Ensembling

Misc

Packages
- {stacks} - Performs model stacking that aligns with the tidymodels
- {{BayesBlend}} (Vignette) - Easy Model Blending using Pseudo-Bayesian Model Averaging, Stacking and Hierarchical Stacking in Python
- {loo::stacking_weights} (Vignette) - Model averaging via stacking of predictive distributions
Papers
- Bayesian Stacking (paper)
- Regressions where the coefficients are a simplex - Peter Ellis post
  - Can be used to to determine weights in a ensemble
  - 3 Methods: quadratic programming, a Dirichlet distribution in Stan, and using glmnet’s lower bound constraint
May be better to used a ML model for the ensembling procedure since the features are probably highly correlated
Feature-Weighted Linear Stacking (FWLS) (Paper)
- Incorporates meta-features for improved accuracy while retaining the well-known virtues of linear regression regarding speed, stability, and interpretability
- use of meta-features, additional inputs describing each observation in a dataset, can boost the performance of ensemble methods, but the greatest reported gains have come from nonlinear procedures requiring significant tuning and training time.
- Meta-features - should be discrete variables
  - Example (product sales model): current season, year, information about the products, and vendors variables
    - “benchmark” is just a 28-day MA model, prediction_CNNLSTM is a DL model, and prediction_XGBoost is an xgboost model
- Need to read the paper but the article I read that used this method used predictors from the base models as these “meta-features.”

Manually

With tidymodels objects from drob 1:58:08, Predicting box office performance

on_test_set <- function(d) {
    bind_cols(predict(mod_obj1, d) %>% rename(mod_name1 = .pred),
              predict(mod_ojt2, d) %>% rename(mod_name2 = .pred)) %>%
        augment(combination, newdata = .) %>%
        transmute(id = d$id, outcome_var = 2 ^ fitted # outcome was transformed with log2 during preprocessing

on_test_set(test_set) %>%
    rename(.pred = outcome_var) %>%
    bind_cols(test) %>%
    rmse(log2(.pred), outcome_var) # loss metric is RMSLE (Root Mean Squared Log Error)

Stacks

Steps:

Add models and tune a penalyzed regression model to determine weights
- blend_predictions args: penalty, mixture, metric, control
  - control is for tune::control_grid
  - metric used to determine penalty.

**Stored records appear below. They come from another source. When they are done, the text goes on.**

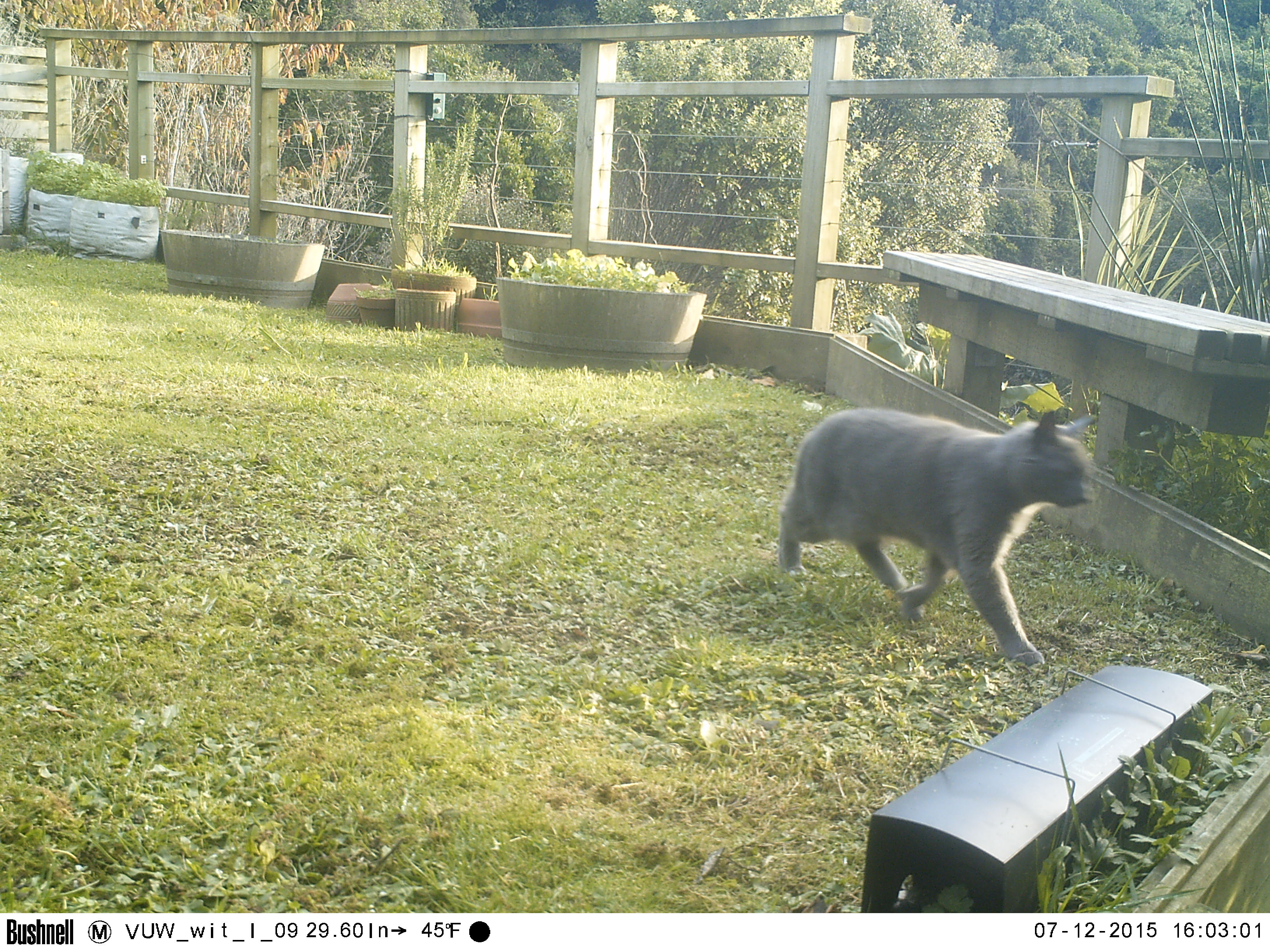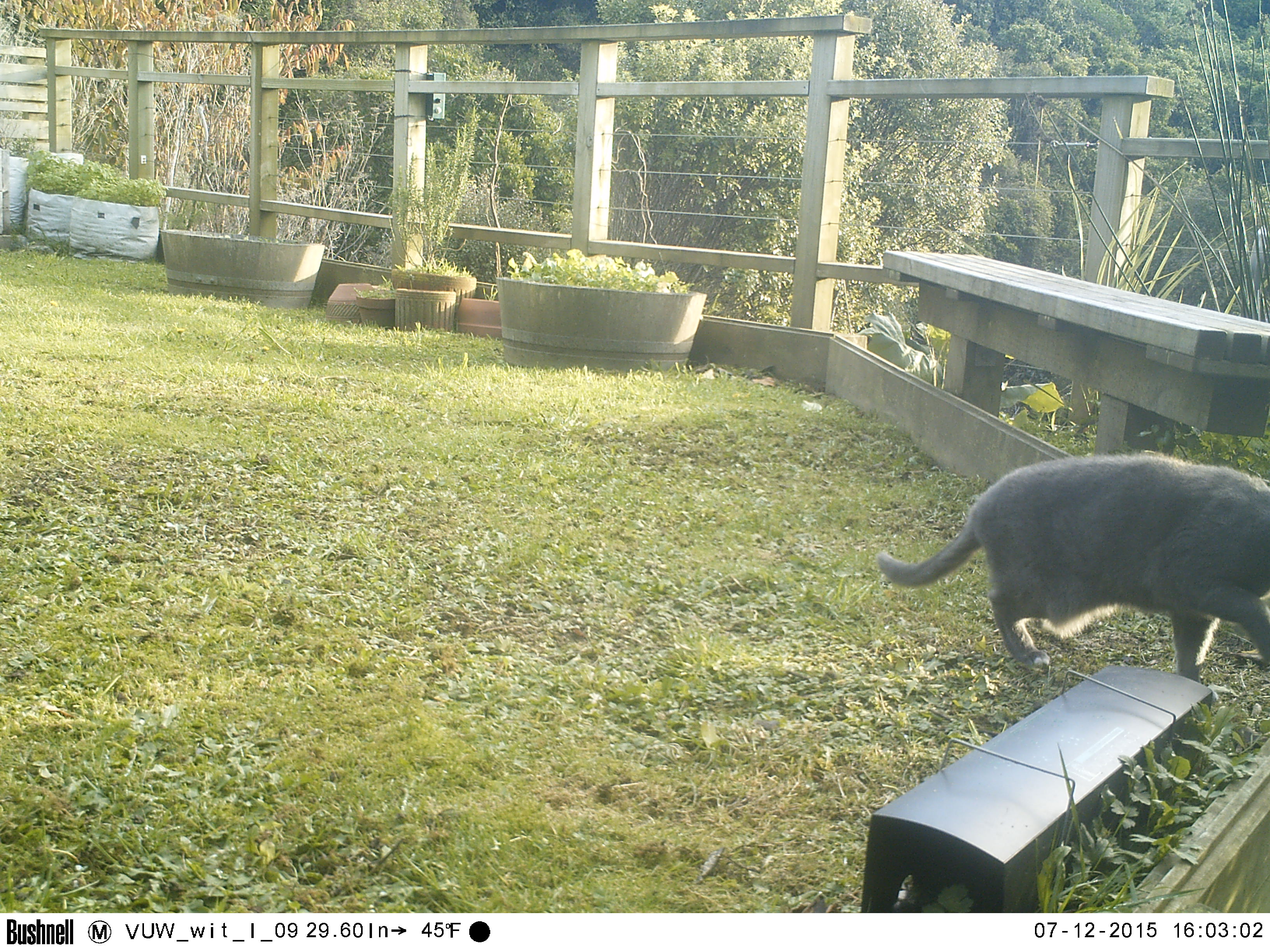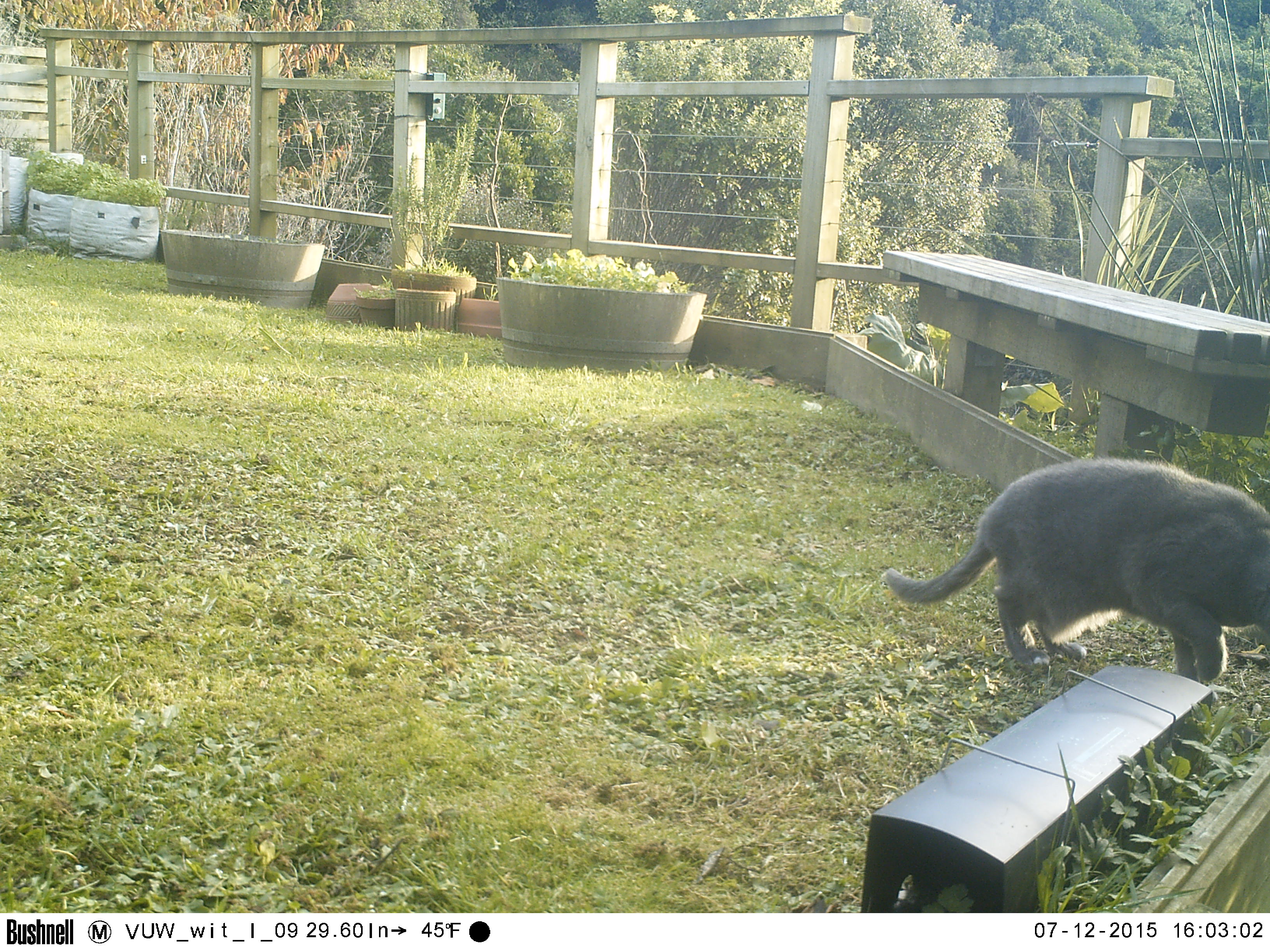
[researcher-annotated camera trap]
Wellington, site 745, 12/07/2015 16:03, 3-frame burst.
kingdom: Animalia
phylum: Chordata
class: Mammalia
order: Carnivora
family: Felidae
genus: Felis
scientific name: Felis catus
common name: cat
Cat (Felis catus).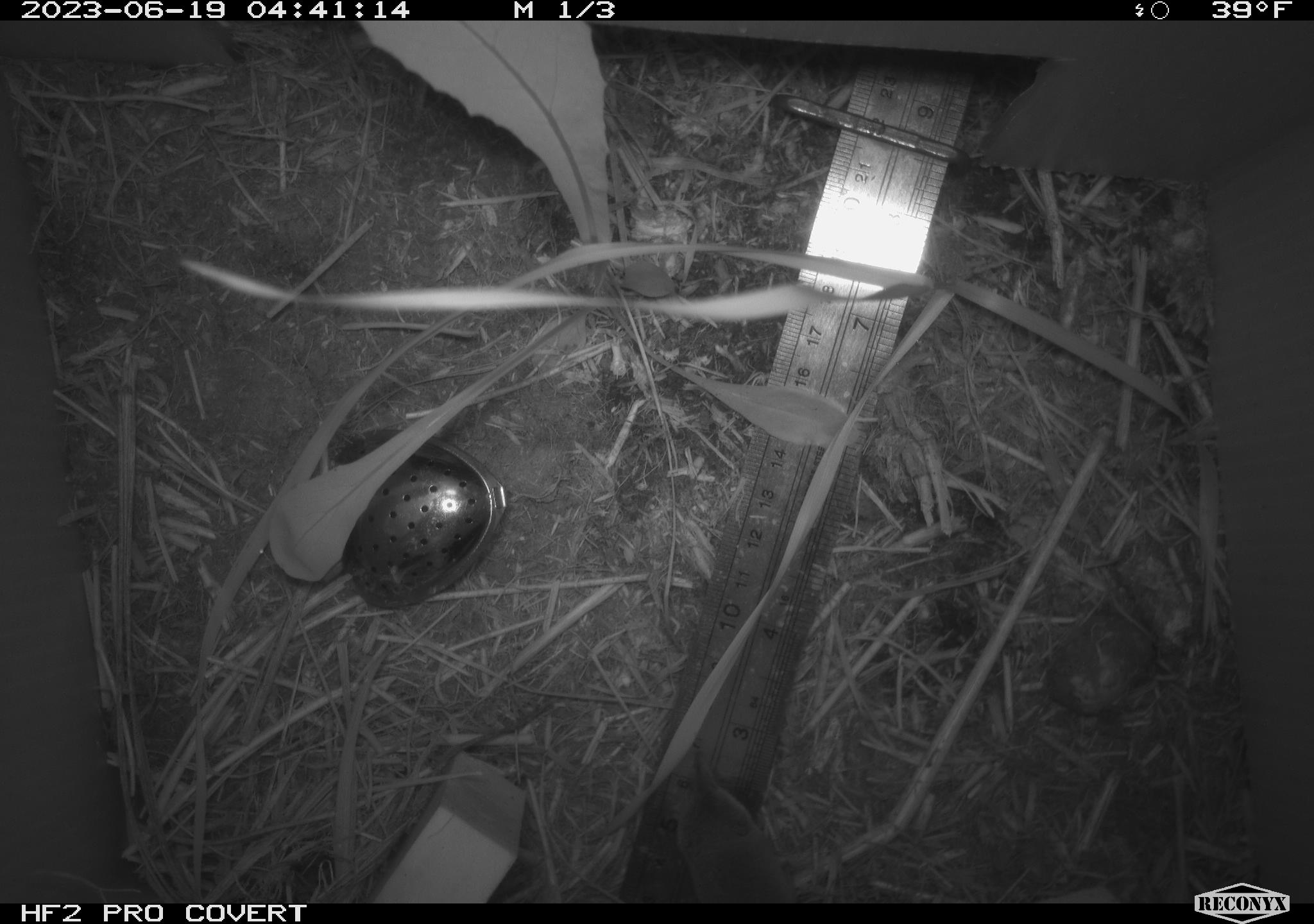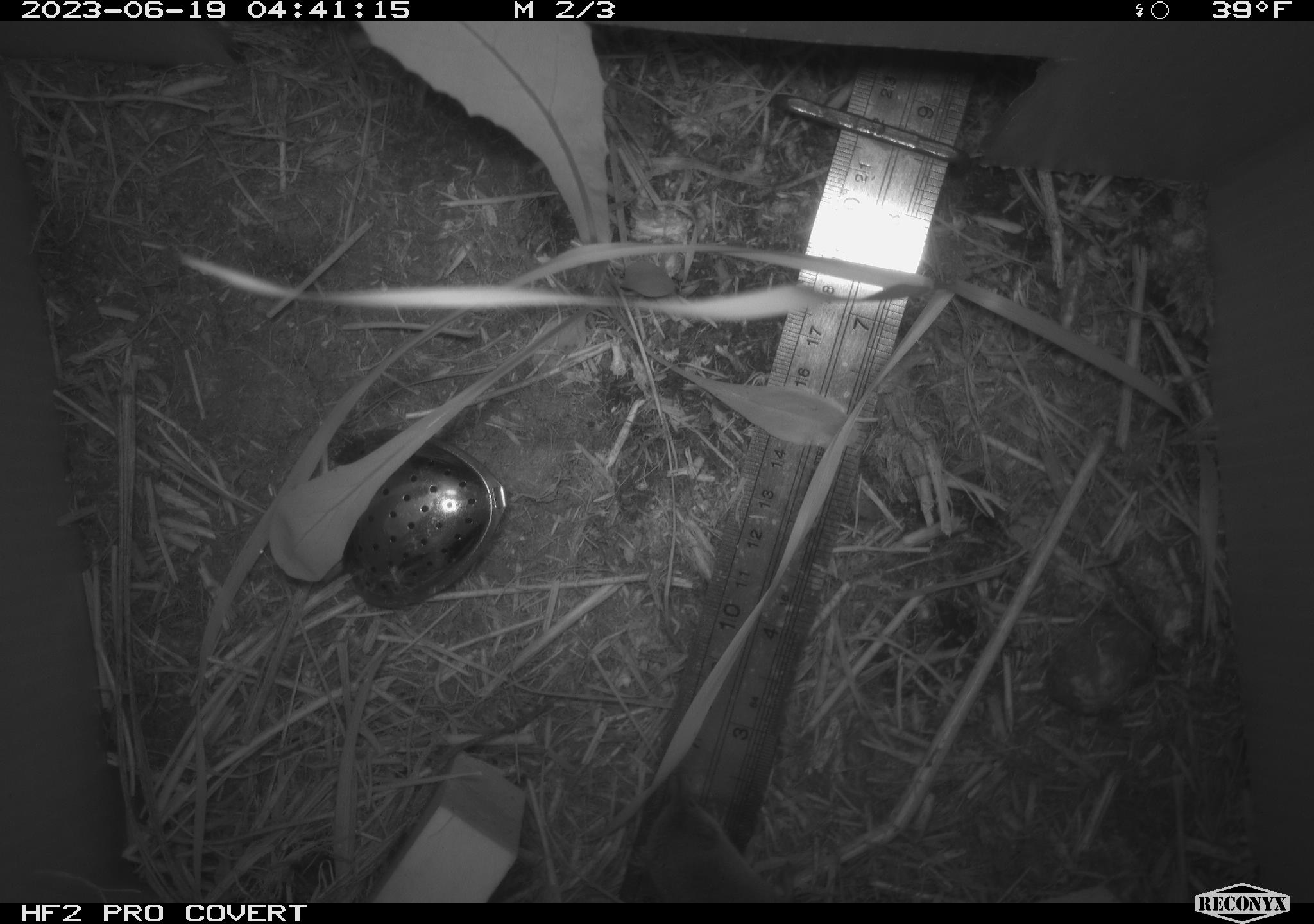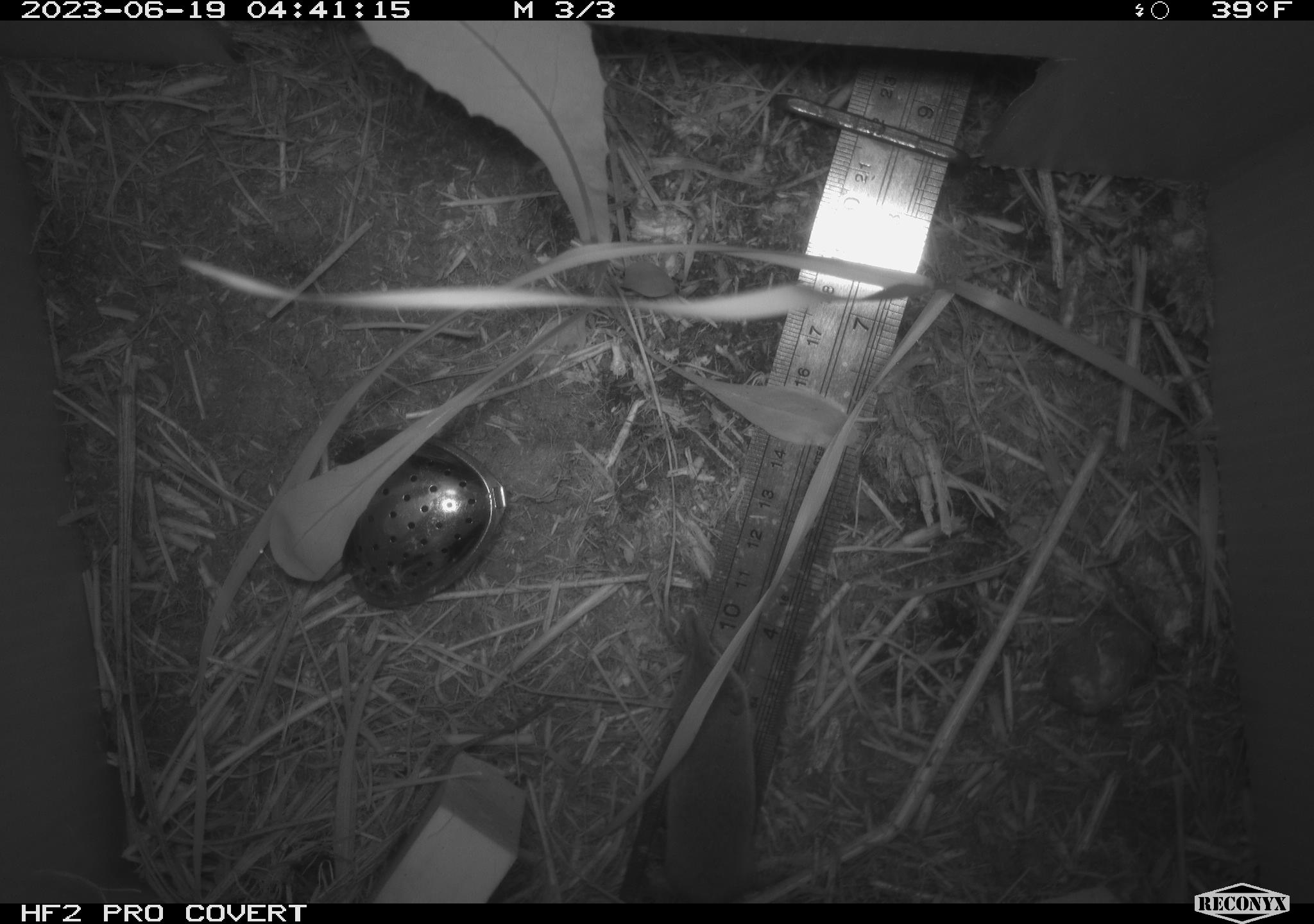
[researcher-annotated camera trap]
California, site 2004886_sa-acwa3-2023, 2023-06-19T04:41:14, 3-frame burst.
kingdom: Animalia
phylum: Chordata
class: Mammalia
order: Eulipotyphla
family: Soricidae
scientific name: Soricidae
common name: shrews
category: soricidae family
Soricidae family (shrews) (Soricidae).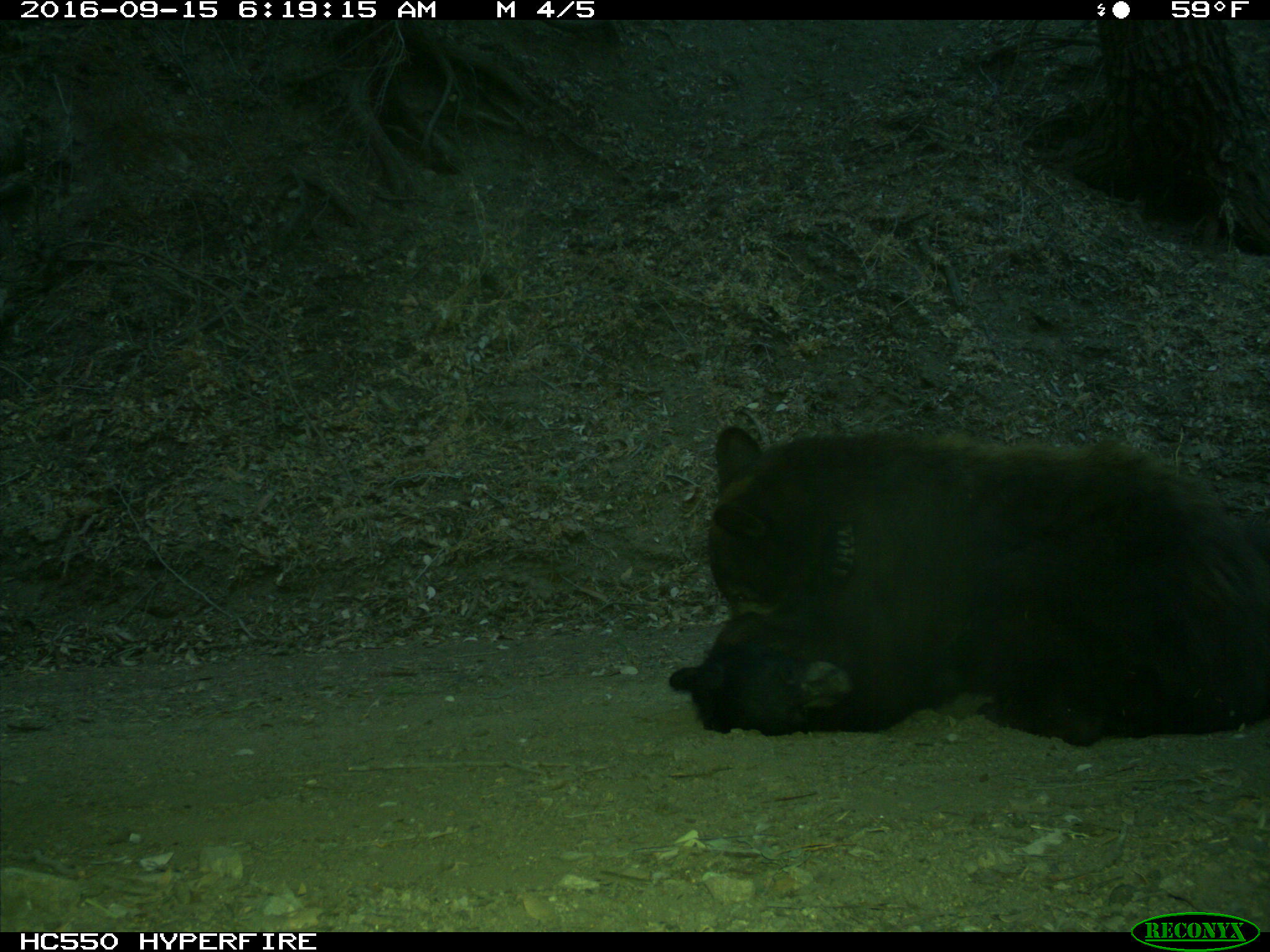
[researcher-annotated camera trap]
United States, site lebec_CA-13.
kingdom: Animalia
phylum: Chordata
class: Mammalia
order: Carnivora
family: Ursidae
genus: Ursus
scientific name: Ursus americanus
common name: american black bear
Ursus americanus (american black bear).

Use the same one you used to tune the models.

lin_best <- lin_location_tune %>% filter_parameters(parameters = select_best(lin_location_tune))
xg_best <- xg_tune %>% filter_parameters(parameters = select_best(xg_tune))
lin_xg_blend <- stacks() %>%
  add_candidates(lin_best) %>%
  add_candidates(xg_best) %>%
  blend_predictions()

Fit the ensemble on the full training set

lin_xg_fit <- lin_xg_blend %>%
  fit_members()

Measure performance on the test set

predictions <- lin_xg_fit %>%
  predict(test, type = "prob", members = TRUE)

# Log loss by model, or by the blend
predictions %>%
  select(contains("_Rained")) %>%
  bind_cols(select(test, rain_tomorrow)) %>%
  gather(model, prediction, -rain_tomorrow) %>%
  mutate(prediction = 1 - prediction) %>%
  group_by(model) %>%
  mn_log_loss(rain_tomorrow, prediction)

sklearn

Majority Vote

from sklearn.ensemble import VotingClassifier
X, y = make_classification(n_samples=1000)
ensemble = VotingClassifier(
    estimators=[
        ("xgb", xgb.XGBClassifier(eval_metric="auc")),
        ("lgbm", lgbm.LGBMClassifier()),
        ("cb", cb.CatBoostClassifier(verbose=False)),
    ],
    voting="soft",
    # n_jobs=-1,
)
_ = ensemble.fit(X, y)

If the classes are probabilities or predictions are continuous, the predictions are averaged.
voting = “soft” says use probabilities
voting = “hard” says each model makes a binary classification (guessing 50/50 threshold), and the ensemble model tally’s up the votes to output its final result
weights argument can be used to assign different coefficients for more accurate models
votingRegressor also available

Stacking

from sklearn.ensemble import StackingClassifier, StackingRegressor
from sklearn.linear_model import LogisticRegression
X, y = make_classification(n_samples=1000)
ensemble = StackingClassifier(
    estimators=[
        ("xgb", xgb.XGBClassifier(eval_metric="auc")),
        ("lgbm", lgbm.LGBMClassifier()),
        ("cb", cb.CatBoostClassifier(verbose=False)),
    ],
    final_estimator=LogisticRegression(),
    cv=5,
    passthrough=False
    # n_jobs=-1,
)
_ = ensemble.fit(X, y)

StackingRegressor also available